Hemalurgy is widely unknown in the modern world of Scadrial. Its secrets were kept close by those who survived their world’s rebirth, and the only known practitioners of it now are the kandra, who (for the most part) serve Harmony.
Hemalurgy is an end-negative art. Some power is lost in the practice of it. Though many throughout history have maligned it as an “evil” art, none of the Investitures are actually evil. At its core, Hemalurgy deals with removing abilities—or attributes—from one person and bestowing them on another.
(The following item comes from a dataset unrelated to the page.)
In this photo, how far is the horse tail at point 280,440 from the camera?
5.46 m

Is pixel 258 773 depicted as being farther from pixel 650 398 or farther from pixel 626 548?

It is primarily concerned with things of the Spiritual Realm, and is of the greatest interest to me. If one of these three arts is of great import to the cosmere, it is this one. I think there are many possibilities for its use.
COMBINATIONS
It is possible on Scadrial to be born with ability to access both Allomancy and Feruchemy. This has been of specific interest to me lately, as the mixing of different types of Investiture has curious effects. One needs look only at what has happened on Roshar to find this manifested—two powers, combined, often have an almost chemical reaction. Instead of getting out exactly what you put in, you get something new.
On Scadrial, someone with one Allomantic power and one Feruchemical power is called “Twinborn.” The effects here are more subtle than they are when mixing Surges on Roshar, but I am convinced that each unique combination also creates something distinctive. Not just two powers, you could say, but two powers … and an effect. This demands further study.